In Harper’s view, these so weakened the empire that the “entire weight of the Eurasian steppe” caused the western empire to buckle.
Harper relies on various records, literary and scientific for this thesis. (Both authors agree that the third century is marked by a paucity of literary records.) Male and female femur lengths provide evidence of disease and malnutrition. Seasonal mortality records point to increased water borne diseases. Real estate prices for agricultural land point to a reduced population resulting in less cultivation. Nile flood records point to climate change. He also cites a variety of proxies from the archaeological record and geologic record to reconstruct the climate the Roman Empire existed in.
He also talks about a little remarked upon disease epidemic, the Plague of Cyprian, which seems to have entered Egypt by 249 AD. It may have been a filovirus, the disease family that includes Ebola.
Of course, I’ve skipped all the historical details cited by the authors in their books.
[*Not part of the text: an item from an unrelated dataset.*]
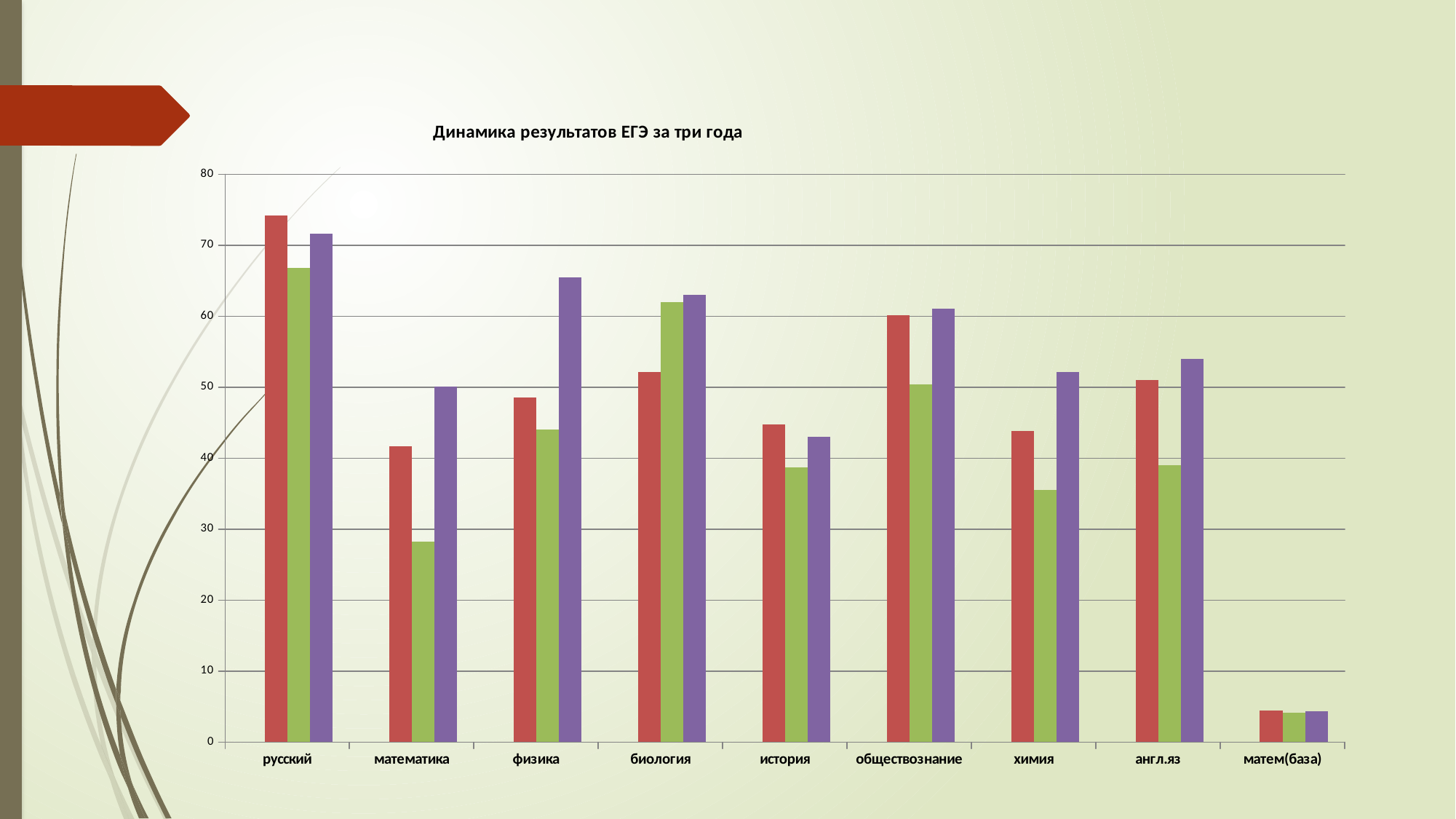
What is the title of the chart? Динамика результатов ЕГЭ за три года For физика, which is larger: the red bar or the purple bar? the purple bar Is the value of the red bar for русский greater or less than 70? greater Which subject category has the highest red bar? русский Is the value of the green bar for химия greater or less than 40? less Is the value of the purple bar for физика greater or less than 60? greater Which subject category has the lowest bars overall? матем(база) How many bars are shown for each subject category? 3 How many subject categories are shown on the x axis? 9 What type of chart is shown on the slide? bar chart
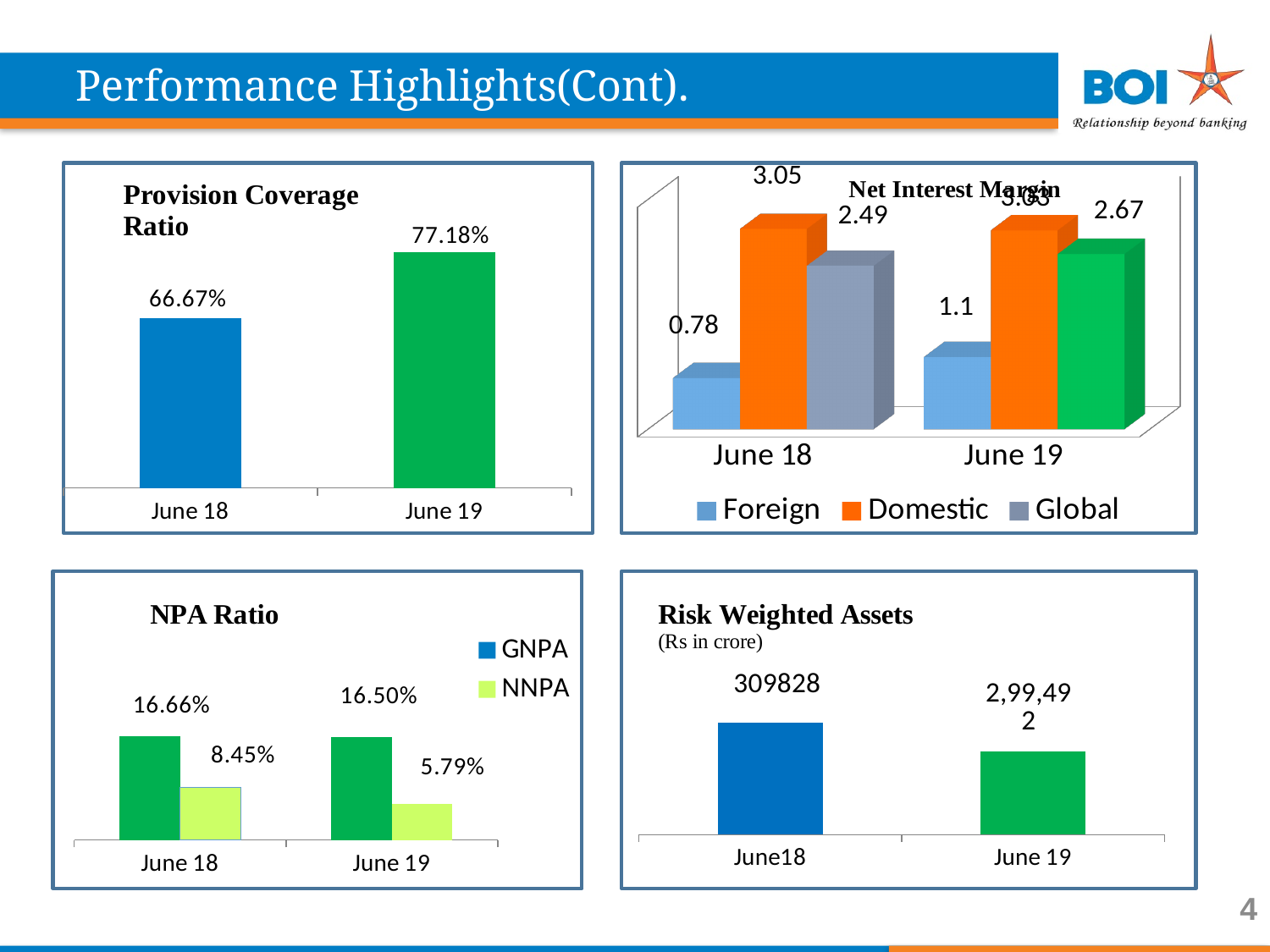
In the Provision Coverage Ratio chart, what is the value for June 19? 77.18% In the Net Interest Margin chart, what is the Foreign value for June 18? 0.78 In the Net Interest Margin chart, how many series does the legend list? 3 In the NPA Ratio chart, what is the NNPA value for June 19? 5.79% In the Risk Weighted Assets chart, what is the value for June18? 309828 In the NPA Ratio chart, what is the difference between the NNPA values for June 18 and June 19? 2.66% In the Net Interest Margin chart, what is the Global value for June 19? 2.67 In the NPA Ratio chart, which is larger: GNPA for June 18 or GNPA for June 19? GNPA for June 18 In the Net Interest Margin chart, which series has the lowest value for June 18? Foreign What kind of chart is the Provision Coverage Ratio chart? bar chart In the Risk Weighted Assets chart, do the values rise or fall from June18 to June 19? fall In the Provision Coverage Ratio chart, what is the difference between the June 19 and June 18 values? 10.51%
Generally, I find Goldworthy’s argument more convincing. There was nothing inevitable about the empire responding to the disease shocks and changing climate the way it did. The style of emperors changed in a period between the Antonine and Cyprian plagues, not right after either though Marcus Auerlius’s son Commodus certainly did not help imperial stability. The civil wars that so preoccupied emperors after 217 were because of political rivalries, not famine or disease. The Roman Empire was entirely capable, with its military resources, of withstanding the “weight of the Eurasian steppe”.
Still, Harper’s book is worth reading for a couple of reasons. First, in an age that seems determined to deny even the most basic biological realities, it reminds us that we are animals buffeted and shaped by forces of the natural world, not linguistic legerdemain. Second, he does provide a lot of fascinating details about what the background was, in terms of disease and climate, of the Roman Empire at various points.
Both books are well worth reading and full of all the useful academic appurtenances like bibliographies, timelines, maps, and, for Goldsworthy, a glossary.
I’ll track down copies of Harper and Goldsworthy’s books, but to me Edward Gibbon’s The History of the Decline and Fall of the Roman Empire is the Gold Standard.
Certainly the book that launched it all. One tidbit from Goldsworthy is that Americans are a lot more interested in books on Rome’s fall than the British are.
Maybe we’re more interested in Rome because we seem to be following in its pattern…
Indeed, Goldsworthy follows many a Roman historian in his epilogue when he compares the Roman Empire to America. He argues it and Britain have, like the late Roman Empire, have governmental structures rewarding loyalty above competence.